[Graph interpretation data]
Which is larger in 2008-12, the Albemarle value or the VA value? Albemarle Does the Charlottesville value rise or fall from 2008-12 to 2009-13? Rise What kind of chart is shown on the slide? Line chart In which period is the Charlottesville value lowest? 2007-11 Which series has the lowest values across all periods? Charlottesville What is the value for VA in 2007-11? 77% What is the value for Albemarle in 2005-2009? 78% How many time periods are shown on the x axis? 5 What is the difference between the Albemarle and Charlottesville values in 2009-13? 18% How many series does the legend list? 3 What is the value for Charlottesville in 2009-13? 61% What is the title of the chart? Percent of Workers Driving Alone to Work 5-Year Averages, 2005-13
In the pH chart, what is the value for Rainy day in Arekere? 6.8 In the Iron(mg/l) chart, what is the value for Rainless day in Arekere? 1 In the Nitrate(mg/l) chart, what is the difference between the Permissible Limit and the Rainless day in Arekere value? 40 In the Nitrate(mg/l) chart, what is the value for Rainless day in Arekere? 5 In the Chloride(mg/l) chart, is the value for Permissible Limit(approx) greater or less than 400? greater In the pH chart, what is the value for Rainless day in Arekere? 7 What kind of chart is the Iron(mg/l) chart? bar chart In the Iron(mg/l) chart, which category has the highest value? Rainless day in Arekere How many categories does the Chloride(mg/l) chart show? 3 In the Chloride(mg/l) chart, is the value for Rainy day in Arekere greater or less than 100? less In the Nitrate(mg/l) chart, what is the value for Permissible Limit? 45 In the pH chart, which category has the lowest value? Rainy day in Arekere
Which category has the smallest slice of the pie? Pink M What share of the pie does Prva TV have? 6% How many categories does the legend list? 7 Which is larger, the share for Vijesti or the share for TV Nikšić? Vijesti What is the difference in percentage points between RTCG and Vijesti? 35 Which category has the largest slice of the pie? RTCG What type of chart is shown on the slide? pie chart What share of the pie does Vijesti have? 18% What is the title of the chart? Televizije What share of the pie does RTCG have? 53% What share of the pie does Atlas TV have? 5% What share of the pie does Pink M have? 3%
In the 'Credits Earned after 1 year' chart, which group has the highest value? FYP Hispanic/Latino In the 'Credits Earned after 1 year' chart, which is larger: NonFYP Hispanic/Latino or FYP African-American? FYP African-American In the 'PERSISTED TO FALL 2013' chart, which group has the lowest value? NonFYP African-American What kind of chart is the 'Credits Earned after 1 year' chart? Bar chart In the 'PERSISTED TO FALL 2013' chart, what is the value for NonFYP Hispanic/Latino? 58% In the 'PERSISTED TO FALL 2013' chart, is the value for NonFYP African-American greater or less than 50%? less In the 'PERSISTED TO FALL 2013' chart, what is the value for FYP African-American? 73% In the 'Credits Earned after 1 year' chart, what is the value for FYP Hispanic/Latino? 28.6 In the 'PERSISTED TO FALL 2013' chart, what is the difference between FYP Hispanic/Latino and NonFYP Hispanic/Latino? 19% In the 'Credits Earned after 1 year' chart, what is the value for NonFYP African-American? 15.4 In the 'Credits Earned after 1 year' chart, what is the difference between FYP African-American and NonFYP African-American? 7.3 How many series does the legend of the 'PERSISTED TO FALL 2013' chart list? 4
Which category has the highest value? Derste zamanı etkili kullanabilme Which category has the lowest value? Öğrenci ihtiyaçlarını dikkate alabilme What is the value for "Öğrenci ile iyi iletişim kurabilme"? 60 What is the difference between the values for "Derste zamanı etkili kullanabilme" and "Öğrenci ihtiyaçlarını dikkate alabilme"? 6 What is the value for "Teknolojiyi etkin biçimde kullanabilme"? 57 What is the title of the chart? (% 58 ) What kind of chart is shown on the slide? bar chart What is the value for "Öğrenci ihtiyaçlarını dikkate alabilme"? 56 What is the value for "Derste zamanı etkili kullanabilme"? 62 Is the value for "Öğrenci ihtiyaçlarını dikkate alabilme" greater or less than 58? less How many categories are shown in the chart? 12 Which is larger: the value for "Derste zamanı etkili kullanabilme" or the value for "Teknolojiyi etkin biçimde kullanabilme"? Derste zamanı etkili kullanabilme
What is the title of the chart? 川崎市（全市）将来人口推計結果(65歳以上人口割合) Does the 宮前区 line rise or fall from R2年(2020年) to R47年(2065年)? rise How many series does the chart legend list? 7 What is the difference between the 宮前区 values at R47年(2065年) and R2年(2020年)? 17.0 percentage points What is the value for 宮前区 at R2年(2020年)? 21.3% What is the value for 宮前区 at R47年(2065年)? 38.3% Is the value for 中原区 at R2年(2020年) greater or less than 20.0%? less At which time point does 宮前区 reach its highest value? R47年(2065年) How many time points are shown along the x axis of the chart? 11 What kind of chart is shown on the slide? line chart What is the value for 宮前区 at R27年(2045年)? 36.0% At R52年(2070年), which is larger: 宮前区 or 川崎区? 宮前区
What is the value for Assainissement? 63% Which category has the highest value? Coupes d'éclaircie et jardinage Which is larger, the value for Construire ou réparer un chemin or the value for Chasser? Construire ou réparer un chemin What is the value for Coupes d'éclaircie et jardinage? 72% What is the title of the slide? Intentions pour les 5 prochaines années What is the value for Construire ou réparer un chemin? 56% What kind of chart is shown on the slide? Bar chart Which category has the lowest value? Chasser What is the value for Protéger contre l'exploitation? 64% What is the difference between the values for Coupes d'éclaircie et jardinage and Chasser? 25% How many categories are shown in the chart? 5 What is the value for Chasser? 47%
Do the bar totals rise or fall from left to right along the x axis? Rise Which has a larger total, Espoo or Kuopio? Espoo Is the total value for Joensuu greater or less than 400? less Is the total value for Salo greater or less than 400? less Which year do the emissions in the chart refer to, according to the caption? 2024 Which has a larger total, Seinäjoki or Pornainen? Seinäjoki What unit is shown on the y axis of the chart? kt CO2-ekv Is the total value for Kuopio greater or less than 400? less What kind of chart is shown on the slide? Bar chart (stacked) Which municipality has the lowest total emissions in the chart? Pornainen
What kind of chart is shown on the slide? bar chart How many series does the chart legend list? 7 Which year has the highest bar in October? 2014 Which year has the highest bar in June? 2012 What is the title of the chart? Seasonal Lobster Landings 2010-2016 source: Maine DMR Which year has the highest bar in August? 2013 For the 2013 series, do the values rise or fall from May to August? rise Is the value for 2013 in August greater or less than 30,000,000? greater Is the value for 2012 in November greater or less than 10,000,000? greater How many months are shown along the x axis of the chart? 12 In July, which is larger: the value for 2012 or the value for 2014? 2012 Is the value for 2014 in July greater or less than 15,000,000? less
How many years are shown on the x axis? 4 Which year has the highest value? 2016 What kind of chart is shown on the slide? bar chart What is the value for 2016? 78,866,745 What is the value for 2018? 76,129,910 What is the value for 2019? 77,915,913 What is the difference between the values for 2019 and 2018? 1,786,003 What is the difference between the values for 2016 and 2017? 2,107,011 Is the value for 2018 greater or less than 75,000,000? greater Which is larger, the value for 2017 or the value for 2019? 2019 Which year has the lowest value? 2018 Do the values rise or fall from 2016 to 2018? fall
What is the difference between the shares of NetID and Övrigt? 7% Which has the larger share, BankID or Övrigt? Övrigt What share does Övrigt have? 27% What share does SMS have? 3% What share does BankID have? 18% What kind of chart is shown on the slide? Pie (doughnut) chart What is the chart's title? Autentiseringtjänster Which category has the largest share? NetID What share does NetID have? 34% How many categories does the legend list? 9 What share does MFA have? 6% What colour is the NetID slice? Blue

_YOUR OBJECTIVE_
Rewrite the rows above, replacing "chart legend" with "key" wherever it appears and keeping everything else the same.

_ANSWER FOR THIS EXERCISE_
Which is larger in 2008-12, the Albemarle value or the VA value? Albemarle Does the Charlottesville value rise or fall from 2008-12 to 2009-13? Rise What kind of chart is shown on the slide? Line chart In which period is the Charlottesville value lowest? 2007-11 Which series has the lowest values across all periods? Charlottesville What is the value for VA in 2007-11? 77% What is the value for Albemarle in 2005-2009? 78% How many time periods are shown on the x axis? 5 What is the difference between the Albemarle and Charlottesville values in 2009-13? 18% How many series does the legend list? 3 What is the value for Charlottesville in 2009-13? 61% What is the title of the chart? Percent of Workers Driving Alone to Work 5-Year Averages, 2005-13
In the pH chart, what is the value for Rainy day in Arekere? 6.8 In the Iron(mg/l) chart, what is the value for Rainless day in Arekere? 1 In the Nitrate(mg/l) chart, what is the difference between the Permissible Limit and the Rainless day in Arekere value? 40 In the Nitrate(mg/l) chart, what is the value for Rainless day in Arekere? 5 In the Chloride(mg/l) chart, is the value for Permissible Limit(approx) greater or less than 400? greater In the pH chart, what is the value for Rainless day in Arekere? 7 What kind of chart is the Iron(mg/l) chart? bar chart In the Iron(mg/l) chart, which category has the highest value? Rainless day in Arekere How many categories does the Chloride(mg/l) chart show? 3 In the Chloride(mg/l) chart, is the value for Rainy day in Arekere greater or less than 100? less In the Nitrate(mg/l) chart, what is the value for Permissible Limit? 45 In the pH chart, which category has the lowest value? Rainy day in Arekere
Which category has the smallest slice of the pie? Pink M What share of the pie does Prva TV have? 6% How many categories does the legend list? 7 Which is larger, the share for Vijesti or the share for TV Nikšić? Vijesti What is the difference in percentage points between RTCG and Vijesti? 35 Which category has the largest slice of the pie? RTCG What type of chart is shown on the slide? pie chart What share of the pie does Vijesti have? 18% What is the title of the chart? Televizije What share of the pie does RTCG have? 53% What share of the pie does Atlas TV have? 5% What share of the pie does Pink M have? 3%
In the 'Credits Earned after 1 year' chart, which group has the highest value? FYP Hispanic/Latino In the 'Credits Earned after 1 year' chart, which is larger: NonFYP Hispanic/Latino or FYP African-American? FYP African-American In the 'PERSISTED TO FALL 2013' chart, which group has the lowest value? NonFYP African-American What kind of chart is the 'Credits Earned after 1 year' chart? Bar chart In the 'PERSISTED TO FALL 2013' chart, what is the value for NonFYP Hispanic/Latino? 58% In the 'PERSISTED TO FALL 2013' chart, is the value for NonFYP African-American greater or less than 50%? less In the 'PERSISTED TO FALL 2013' chart, what is the value for FYP African-American? 73% In the 'Credits Earned after 1 year' chart, what is the value for FYP Hispanic/Latino? 28.6 In the 'PERSISTED TO FALL 2013' chart, what is the difference between FYP Hispanic/Latino and NonFYP Hispanic/Latino? 19% In the 'Credits Earned after 1 year' chart, what is the value for NonFYP African-American? 15.4 In the 'Credits Earned after 1 year' chart, what is the difference between FYP African-American and NonFYP African-American? 7.3 How many series does the legend of the 'PERSISTED TO FALL 2013' chart list? 4
Which category has the highest value? Derste zamanı etkili kullanabilme Which category has the lowest value? Öğrenci ihtiyaçlarını dikkate alabilme What is the value for "Öğrenci ile iyi iletişim kurabilme"? 60 What is the difference between the values for "Derste zamanı etkili kullanabilme" and "Öğrenci ihtiyaçlarını dikkate alabilme"? 6 What is the value for "Teknolojiyi etkin biçimde kullanabilme"? 57 What is the title of the chart? (% 58 ) What kind of chart is shown on the slide? bar chart What is the value for "Öğrenci ihtiyaçlarını dikkate alabilme"? 56 What is the value for "Derste zamanı etkili kullanabilme"? 62 Is the value for "Öğrenci ihtiyaçlarını dikkate alabilme" greater or less than 58? less How many categories are shown in the chart? 12 Which is larger: the value for "Derste zamanı etkili kullanabilme" or the value for "Teknolojiyi etkin biçimde kullanabilme"? Derste zamanı etkili kullanabilme
What is the title of the chart? 川崎市（全市）将来人口推計結果(65歳以上人口割合) Does the 宮前区 line rise or fall from R2年(2020年) to R47年(2065年)? rise How many series does the key list? 7 What is the difference between the 宮前区 values at R47年(2065年) and R2年(2020年)? 17.0 percentage points What is the value for 宮前区 at R2年(2020年)? 21.3% What is the value for 宮前区 at R47年(2065年)? 38.3% Is the value for 中原区 at R2年(2020年) greater or less than 20.0%? less At which time point does 宮前区 reach its highest value? R47年(2065年) How many time points are shown along the x axis of the chart? 11 What kind of chart is shown on the slide? line chart What is the value for 宮前区 at R27年(2045年)? 36.0% At R52年(2070年), which is larger: 宮前区 or 川崎区? 宮前区
What is the value for Assainissement? 63% Which category has the highest value? Coupes d'éclaircie et jardinage Which is larger, the value for Construire ou réparer un chemin or the value for Chasser? Construire ou réparer un chemin What is the value for Coupes d'éclaircie et jardinage? 72% What is the title of the slide? Intentions pour les 5 prochaines années What is the value for Construire ou réparer un chemin? 56% What kind of chart is shown on the slide? Bar chart Which category has the lowest value? Chasser What is the value for Protéger contre l'exploitation? 64% What is the difference between the values for Coupes d'éclaircie et jardinage and Chasser? 25% How many categories are shown in the chart? 5 What is the value for Chasser? 47%
Do the bar totals rise or fall from left to right along the x axis? Rise Which has a larger total, Espoo or Kuopio? Espoo Is the total value for Joensuu greater or less than 400? less Is the total value for Salo greater or less than 400? less Which year do the emissions in the chart refer to, according to the caption? 2024 Which has a larger total, Seinäjoki or Pornainen? Seinäjoki What unit is shown on the y axis of the chart? kt CO2-ekv Is the total value for Kuopio greater or less than 400? less What kind of chart is shown on the slide? Bar chart (stacked) Which municipality has the lowest total emissions in the chart? Pornainen
What kind of chart is shown on the slide? bar chart How many series does the key list? 7 Which year has the highest bar in October? 2014 Which year has the highest bar in June? 2012 What is the title of the chart? Seasonal Lobster Landings 2010-2016 source: Maine DMR Which year has the highest bar in August? 2013 For the 2013 series, do the values rise or fall from May to August? rise Is the value for 2013 in August greater or less than 30,000,000? greater Is the value for 2012 in November greater or less than 10,000,000? greater How many months are shown along the x axis of the chart? 12 In July, which is larger: the value for 2012 or the value for 2014? 2012 Is the value for 2014 in July greater or less than 15,000,000? less
How many years are shown on the x axis? 4 Which year has the highest value? 2016 What kind of chart is shown on the slide? bar chart What is the value for 2016? 78,866,745 What is the value for 2018? 76,129,910 What is the value for 2019? 77,915,913 What is the difference between the values for 2019 and 2018? 1,786,003 What is the difference between the values for 2016 and 2017? 2,107,011 Is the value for 2018 greater or less than 75,000,000? greater Which is larger, the value for 2017 or the value for 2019? 2019 Which year has the lowest value? 2018 Do the values rise or fall from 2016 to 2018? fall
What is the difference between the shares of NetID and Övrigt? 7% Which has the larger share, BankID or Övrigt? Övrigt What share does Övrigt have? 27% What share does SMS have? 3% What share does BankID have? 18% What kind of chart is shown on the slide? Pie (doughnut) chart What is the chart's title? Autentiseringtjänster Which category has the largest share? NetID What share does NetID have? 34% How many categories does the legend list? 9 What share does MFA have? 6% What colour is the NetID slice? Blue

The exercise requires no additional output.